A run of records
————————
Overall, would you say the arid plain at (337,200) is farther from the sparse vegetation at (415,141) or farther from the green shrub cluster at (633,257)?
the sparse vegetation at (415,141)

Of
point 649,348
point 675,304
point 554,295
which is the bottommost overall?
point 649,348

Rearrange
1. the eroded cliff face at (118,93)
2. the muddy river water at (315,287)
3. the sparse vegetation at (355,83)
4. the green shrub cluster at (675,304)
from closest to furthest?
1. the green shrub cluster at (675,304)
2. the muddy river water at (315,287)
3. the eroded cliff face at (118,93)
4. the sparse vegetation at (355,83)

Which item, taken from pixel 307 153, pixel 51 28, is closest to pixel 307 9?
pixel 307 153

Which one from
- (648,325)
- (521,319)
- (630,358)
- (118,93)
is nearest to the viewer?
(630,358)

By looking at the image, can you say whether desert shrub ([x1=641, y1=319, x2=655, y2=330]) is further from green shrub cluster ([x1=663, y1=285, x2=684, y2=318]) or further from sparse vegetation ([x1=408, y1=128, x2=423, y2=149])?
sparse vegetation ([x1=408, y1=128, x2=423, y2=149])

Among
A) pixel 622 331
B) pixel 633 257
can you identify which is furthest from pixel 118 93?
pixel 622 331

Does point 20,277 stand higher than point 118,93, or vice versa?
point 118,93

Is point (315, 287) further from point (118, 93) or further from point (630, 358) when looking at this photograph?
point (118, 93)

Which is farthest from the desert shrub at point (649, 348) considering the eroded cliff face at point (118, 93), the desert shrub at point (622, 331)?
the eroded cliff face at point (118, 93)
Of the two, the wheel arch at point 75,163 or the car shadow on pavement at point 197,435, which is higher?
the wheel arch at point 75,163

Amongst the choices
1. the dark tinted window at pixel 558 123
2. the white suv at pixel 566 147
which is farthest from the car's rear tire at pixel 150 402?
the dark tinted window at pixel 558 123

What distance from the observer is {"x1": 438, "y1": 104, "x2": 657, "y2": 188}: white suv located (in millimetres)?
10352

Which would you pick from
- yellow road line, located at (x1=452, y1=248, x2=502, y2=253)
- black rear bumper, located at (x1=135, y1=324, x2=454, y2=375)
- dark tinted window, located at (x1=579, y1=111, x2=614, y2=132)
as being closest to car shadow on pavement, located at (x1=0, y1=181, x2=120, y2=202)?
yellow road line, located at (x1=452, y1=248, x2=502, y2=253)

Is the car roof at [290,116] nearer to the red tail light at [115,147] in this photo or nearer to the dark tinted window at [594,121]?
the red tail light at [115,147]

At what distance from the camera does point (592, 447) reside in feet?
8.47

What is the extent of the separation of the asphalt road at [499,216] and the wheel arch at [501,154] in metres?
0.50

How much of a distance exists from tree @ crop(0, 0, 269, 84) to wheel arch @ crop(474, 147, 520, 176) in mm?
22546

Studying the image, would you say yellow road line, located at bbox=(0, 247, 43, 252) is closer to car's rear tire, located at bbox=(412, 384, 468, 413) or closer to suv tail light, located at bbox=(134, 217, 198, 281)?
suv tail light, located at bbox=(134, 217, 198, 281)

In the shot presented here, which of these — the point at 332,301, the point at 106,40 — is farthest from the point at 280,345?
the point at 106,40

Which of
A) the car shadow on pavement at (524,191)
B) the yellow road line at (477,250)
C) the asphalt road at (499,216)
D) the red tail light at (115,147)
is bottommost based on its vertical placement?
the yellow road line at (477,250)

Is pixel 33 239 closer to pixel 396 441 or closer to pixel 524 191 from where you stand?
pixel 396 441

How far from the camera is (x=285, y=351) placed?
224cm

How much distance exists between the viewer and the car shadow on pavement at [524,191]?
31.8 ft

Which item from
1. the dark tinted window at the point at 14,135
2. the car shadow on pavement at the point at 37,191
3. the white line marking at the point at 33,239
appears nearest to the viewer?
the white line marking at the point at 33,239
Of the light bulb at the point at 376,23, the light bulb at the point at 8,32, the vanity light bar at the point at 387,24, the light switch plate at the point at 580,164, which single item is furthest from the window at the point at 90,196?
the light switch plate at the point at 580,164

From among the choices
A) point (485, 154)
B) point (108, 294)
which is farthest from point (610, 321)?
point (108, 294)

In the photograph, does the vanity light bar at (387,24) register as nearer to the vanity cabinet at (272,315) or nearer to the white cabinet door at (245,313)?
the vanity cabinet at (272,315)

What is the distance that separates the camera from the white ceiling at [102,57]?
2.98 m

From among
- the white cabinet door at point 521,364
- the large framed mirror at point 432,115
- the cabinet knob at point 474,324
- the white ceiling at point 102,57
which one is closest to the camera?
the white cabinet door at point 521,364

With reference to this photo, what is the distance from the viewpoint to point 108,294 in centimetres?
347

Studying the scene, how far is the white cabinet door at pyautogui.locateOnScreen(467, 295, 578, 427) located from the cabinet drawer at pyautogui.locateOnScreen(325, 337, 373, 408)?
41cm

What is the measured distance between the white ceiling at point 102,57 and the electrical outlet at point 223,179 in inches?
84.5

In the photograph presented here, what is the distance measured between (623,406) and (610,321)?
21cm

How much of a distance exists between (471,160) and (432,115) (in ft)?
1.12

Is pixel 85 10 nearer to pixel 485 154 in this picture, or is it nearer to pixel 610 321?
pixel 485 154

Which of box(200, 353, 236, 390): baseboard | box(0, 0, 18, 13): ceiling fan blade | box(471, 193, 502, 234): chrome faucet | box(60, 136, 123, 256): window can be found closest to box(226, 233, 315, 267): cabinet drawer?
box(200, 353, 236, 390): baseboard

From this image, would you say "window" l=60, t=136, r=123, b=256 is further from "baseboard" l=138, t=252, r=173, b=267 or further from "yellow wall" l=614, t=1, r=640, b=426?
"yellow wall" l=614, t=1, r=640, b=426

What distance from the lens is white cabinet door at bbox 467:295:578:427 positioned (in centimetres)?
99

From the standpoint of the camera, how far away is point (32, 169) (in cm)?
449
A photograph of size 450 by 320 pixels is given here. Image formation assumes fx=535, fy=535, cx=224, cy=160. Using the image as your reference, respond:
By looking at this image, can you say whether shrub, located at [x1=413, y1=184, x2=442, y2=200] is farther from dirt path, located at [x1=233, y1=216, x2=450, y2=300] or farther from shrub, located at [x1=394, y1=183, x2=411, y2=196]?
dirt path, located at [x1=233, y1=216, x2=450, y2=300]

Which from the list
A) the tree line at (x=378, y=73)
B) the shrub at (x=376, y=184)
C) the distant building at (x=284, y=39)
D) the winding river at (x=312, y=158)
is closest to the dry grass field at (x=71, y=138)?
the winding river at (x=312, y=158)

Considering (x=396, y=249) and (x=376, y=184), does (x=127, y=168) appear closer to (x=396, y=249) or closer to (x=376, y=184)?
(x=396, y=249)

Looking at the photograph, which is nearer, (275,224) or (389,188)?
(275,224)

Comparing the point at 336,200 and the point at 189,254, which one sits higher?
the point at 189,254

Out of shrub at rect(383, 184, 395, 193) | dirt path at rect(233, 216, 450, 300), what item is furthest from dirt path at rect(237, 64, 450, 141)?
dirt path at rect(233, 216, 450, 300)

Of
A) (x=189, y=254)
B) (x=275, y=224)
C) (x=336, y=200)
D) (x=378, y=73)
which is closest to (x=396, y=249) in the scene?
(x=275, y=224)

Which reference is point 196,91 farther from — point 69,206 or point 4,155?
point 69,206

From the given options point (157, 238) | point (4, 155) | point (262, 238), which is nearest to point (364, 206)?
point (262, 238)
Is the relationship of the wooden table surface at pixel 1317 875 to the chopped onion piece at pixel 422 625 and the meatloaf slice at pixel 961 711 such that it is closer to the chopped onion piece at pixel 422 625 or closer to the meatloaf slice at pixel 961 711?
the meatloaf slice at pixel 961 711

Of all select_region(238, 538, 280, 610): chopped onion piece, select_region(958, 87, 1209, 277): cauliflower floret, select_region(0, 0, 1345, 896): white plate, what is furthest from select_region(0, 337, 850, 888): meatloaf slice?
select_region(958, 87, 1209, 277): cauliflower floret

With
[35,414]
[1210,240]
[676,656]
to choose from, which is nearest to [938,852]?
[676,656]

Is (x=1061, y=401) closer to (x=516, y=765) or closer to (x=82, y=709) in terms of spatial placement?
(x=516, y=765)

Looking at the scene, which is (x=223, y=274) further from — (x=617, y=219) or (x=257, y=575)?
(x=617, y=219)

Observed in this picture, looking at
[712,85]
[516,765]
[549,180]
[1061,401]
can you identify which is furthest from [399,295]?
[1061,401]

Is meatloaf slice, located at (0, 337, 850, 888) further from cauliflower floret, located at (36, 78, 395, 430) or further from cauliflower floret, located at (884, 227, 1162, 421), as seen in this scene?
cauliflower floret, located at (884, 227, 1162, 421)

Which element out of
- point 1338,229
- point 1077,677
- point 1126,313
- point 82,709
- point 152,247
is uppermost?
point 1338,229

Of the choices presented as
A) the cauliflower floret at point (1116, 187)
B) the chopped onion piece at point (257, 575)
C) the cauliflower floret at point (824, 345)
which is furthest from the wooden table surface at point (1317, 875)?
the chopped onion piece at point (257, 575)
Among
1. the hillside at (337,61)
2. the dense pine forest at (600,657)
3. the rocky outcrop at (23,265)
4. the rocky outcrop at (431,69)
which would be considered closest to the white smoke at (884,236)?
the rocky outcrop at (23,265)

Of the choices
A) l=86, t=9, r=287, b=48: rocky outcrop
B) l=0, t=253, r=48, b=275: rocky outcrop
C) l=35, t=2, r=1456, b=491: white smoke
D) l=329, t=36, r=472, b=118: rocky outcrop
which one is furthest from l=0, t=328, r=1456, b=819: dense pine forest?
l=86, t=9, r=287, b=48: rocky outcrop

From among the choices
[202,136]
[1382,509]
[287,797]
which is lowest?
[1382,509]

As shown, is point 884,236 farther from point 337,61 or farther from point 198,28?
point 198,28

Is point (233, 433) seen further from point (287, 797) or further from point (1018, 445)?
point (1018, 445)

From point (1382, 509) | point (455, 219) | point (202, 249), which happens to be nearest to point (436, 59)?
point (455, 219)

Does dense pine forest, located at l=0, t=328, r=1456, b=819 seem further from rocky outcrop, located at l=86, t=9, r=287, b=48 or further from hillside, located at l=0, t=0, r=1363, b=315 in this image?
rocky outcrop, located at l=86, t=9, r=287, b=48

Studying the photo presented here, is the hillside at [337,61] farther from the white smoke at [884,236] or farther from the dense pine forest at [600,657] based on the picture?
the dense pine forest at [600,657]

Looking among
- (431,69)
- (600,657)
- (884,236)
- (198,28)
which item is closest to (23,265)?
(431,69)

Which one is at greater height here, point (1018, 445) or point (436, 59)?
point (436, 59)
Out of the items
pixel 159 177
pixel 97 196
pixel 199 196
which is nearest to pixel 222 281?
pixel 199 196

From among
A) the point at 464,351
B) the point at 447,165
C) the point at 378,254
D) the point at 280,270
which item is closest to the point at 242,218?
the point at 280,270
————————
[What you should do]:
Take the line that contains "As shown, is" and every line after it through the end of the listing above, and repeat them exactly.

[Final answer]:
As shown, is point 884,236 farther from point 337,61 or farther from point 198,28?
point 198,28

Is point (233, 433) seen further from point (287, 797) or further from point (1018, 445)?
point (1018, 445)

From point (1382, 509) | point (455, 219) | point (202, 249), which happens to be nearest to point (436, 59)?
point (455, 219)

Does dense pine forest, located at l=0, t=328, r=1456, b=819 seem further from rocky outcrop, located at l=86, t=9, r=287, b=48 or further from hillside, located at l=0, t=0, r=1363, b=315 in this image?
rocky outcrop, located at l=86, t=9, r=287, b=48

Studying the photo presented here, is the hillside at [337,61] farther from the white smoke at [884,236] or farther from the dense pine forest at [600,657] based on the picture?
the dense pine forest at [600,657]

Looking among
- (431,69)
- (600,657)
- (884,236)
- (198,28)
which item is closest to (23,265)?
(431,69)

Which one is at greater height here, point (1018, 445) or point (436, 59)?
point (436, 59)
Out of the items
pixel 159 177
pixel 97 196
pixel 199 196
which is nearest to pixel 222 281?
pixel 199 196

From among
A) the point at 464,351
B) the point at 447,165
C) the point at 378,254
D) the point at 280,270
which item is closest to the point at 242,218?
the point at 280,270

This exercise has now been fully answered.